--- Set task ---
Reproduce the records verbatim, starting at the line that contains "At what distance from the photographer" and continuing through the end of the records.

--- Given entries ---
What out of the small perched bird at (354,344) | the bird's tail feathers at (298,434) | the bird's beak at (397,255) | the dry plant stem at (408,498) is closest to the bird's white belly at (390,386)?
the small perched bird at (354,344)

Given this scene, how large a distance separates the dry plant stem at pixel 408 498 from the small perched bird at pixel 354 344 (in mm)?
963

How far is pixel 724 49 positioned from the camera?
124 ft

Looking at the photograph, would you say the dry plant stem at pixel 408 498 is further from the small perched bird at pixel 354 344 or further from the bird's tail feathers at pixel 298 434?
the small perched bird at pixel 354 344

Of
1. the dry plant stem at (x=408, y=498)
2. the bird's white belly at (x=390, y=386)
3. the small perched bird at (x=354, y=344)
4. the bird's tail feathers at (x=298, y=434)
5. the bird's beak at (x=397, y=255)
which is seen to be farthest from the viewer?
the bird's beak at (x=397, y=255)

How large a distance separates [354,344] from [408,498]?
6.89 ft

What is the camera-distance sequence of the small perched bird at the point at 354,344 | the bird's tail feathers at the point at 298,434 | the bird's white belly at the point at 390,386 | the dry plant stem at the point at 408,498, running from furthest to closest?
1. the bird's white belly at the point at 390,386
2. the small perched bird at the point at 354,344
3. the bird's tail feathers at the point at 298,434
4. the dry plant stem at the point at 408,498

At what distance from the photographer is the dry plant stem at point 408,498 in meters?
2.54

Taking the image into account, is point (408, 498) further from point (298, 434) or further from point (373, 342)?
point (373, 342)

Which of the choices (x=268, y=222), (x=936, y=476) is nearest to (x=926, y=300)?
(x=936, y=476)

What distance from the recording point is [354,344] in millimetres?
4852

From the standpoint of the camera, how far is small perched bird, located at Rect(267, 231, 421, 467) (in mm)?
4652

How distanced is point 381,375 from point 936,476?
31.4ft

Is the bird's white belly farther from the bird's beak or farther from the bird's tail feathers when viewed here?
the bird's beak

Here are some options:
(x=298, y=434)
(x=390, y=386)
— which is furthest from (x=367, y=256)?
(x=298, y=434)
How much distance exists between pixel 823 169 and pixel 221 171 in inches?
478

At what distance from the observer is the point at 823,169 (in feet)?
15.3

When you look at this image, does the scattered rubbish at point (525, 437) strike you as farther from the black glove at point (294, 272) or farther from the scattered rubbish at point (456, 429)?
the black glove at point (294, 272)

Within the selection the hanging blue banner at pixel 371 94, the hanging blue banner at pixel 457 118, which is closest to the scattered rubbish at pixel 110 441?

--- Exercise answer ---
At what distance from the photographer is the dry plant stem at point 408,498 in meters?
2.54

Taking the image into account, is point (408, 498) further from point (298, 434) or further from point (373, 342)?
point (373, 342)

Which of the choices (x=268, y=222), (x=936, y=476) is nearest to (x=926, y=300)?
(x=936, y=476)

What distance from the recording point is [354,344] in millimetres?
4852

From the standpoint of the camera, how far is small perched bird, located at Rect(267, 231, 421, 467) (in mm)?
4652

How distanced is point 381,375 from point 936,476?
31.4ft

Is the bird's white belly farther from the bird's beak or farther from the bird's tail feathers when viewed here?
the bird's beak

Here are some options:
(x=298, y=434)
(x=390, y=386)
— which is furthest from (x=367, y=256)?
(x=298, y=434)
How much distance exists between pixel 823 169 and pixel 221 171 in inches?
478

At what distance from the observer is the point at 823,169 (in feet)?
15.3

When you look at this image, does the scattered rubbish at point (525, 437) strike you as farther from the black glove at point (294, 272) or farther from the scattered rubbish at point (456, 429)?
the black glove at point (294, 272)

Within the selection the hanging blue banner at pixel 371 94, the hanging blue banner at pixel 457 118, which is closest to the scattered rubbish at pixel 110 441?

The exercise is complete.